DOCUMENT TEXT -
****************
Monday, February 26, 2007

The damaging love

Is it true that every Chinese son is born to meet his parents’ requirements? Is it true that the tradition still holds that sons are part of the property of the family while the head of the family dictates their usage? For every Chinese gay man, how to bear with the notion that no descendant is No. 1 sin against filial respect?

Those are the questions that have arisen to me before I watched the movie “Sunflower”. Unfortunately, the movie makes these questions more imminent and relevant than ever, yet leaving them unsolved.

Zhang Yang has never tired of exploring father-son relationship. In “Shower”, such exploration serves as the footnote of fast-changing society; in his new movie “Sunflower”, the relationship comes to the center of the stage and the panorama of modernization provides the necessary elements for enduring conflicts and tensions between father and son.

It would be interesting to wonder how much his own experience has been woven into the film when the director, son of film director Zhang Huaxun, tells a story of a son who is taught to continue his father’s career as a painter, not without a struggle or even hatred. In fact, probably every Chinese at the age of late 20’s or early 30’s can easily collect some resemblance from their past: Those parents belong to the time when political disasters mashed their opportunities and trashed their youth. Through the next generation, they find the way to resume their dreams: For them, sons are what they were NOT but what they once wished to be. With fervent obsession they provide the most seemingly unselfish, sacrificing love to achieve the most selfish goal. The thirst for total control soon leads to consequent struggles between the relationships. They seldom win, or to some extent, they will never since sooner or later sons will break up the attachment to live by their own.
****************
GIVEN MATERIAL -
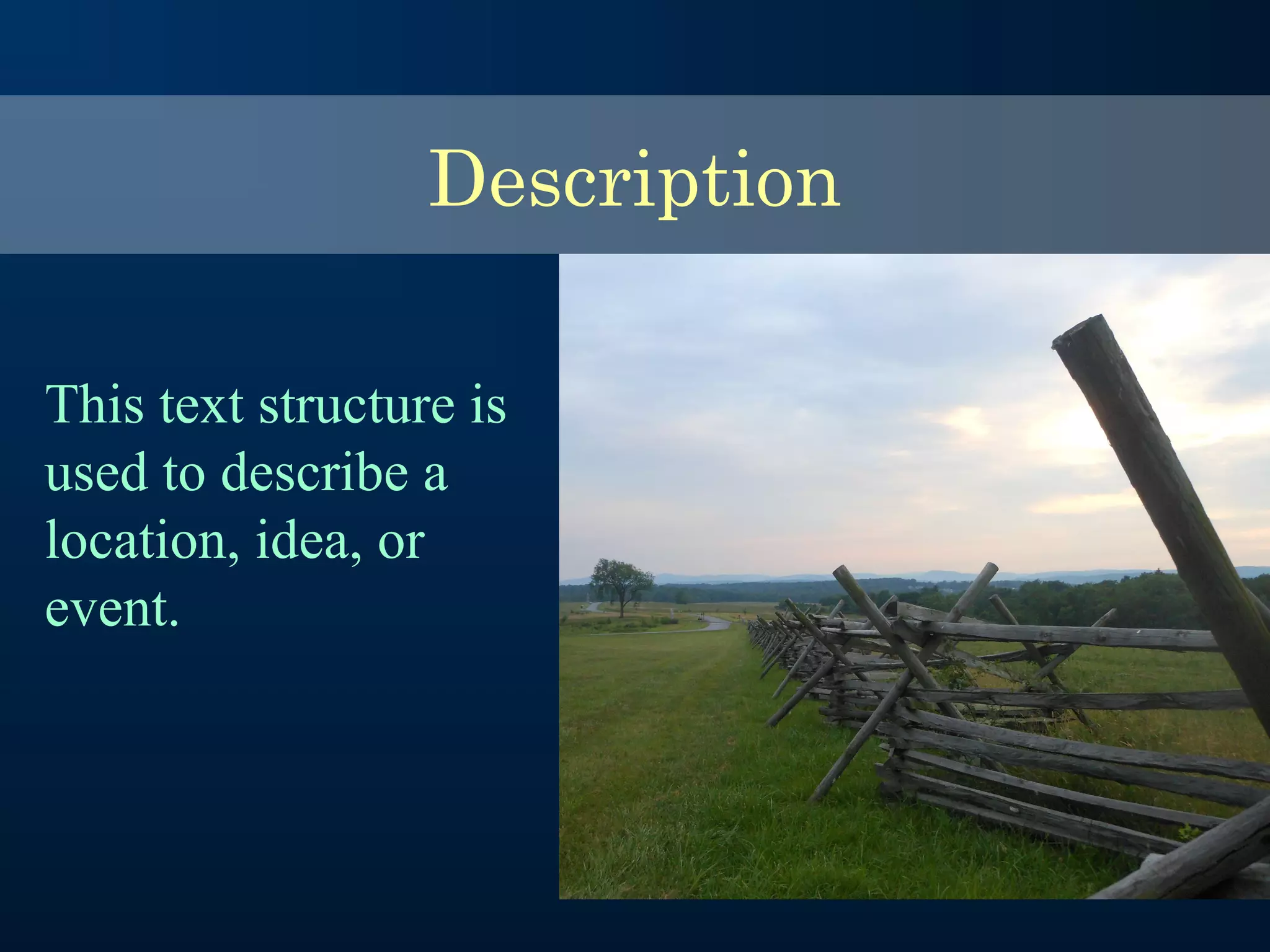 Description

This text structure is used to describe a location, idea, or event.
****************
TASK SET -
**1)** According to the review of "Sunflower," in which earlier film does Zhang Yang's exploration of the father-son relationship serve as the footnote of a fast-changing society?
**2)** Write the next part of the review of "Sunflower," picking up after its final sentence.

ANSWERS FOR THIS EXERCISE -
**1)** "Shower"

**2)**
Such stories are no new. Back to the 18th century, with his incessant guidance Leopard Mozart brought a child prodigy to astonish the world, yet such a distorted relationship delayed the pace of mental growth of young Mozart and extended Wolfgang’s childhood well into his adult years. But unlike the western countries where young people are encouraged to live independently after eighteen years old, there is no specific time frame to end mental breastfeeding in China. Filial piety is tied with other virtues as the highest rank in an ethnic pyramid. Such filial piety is further transformed into filial obedience, so that no matter for what reason a son might rebel, what he faces is not just his father, but also the social standard against which arise the guilty feeling.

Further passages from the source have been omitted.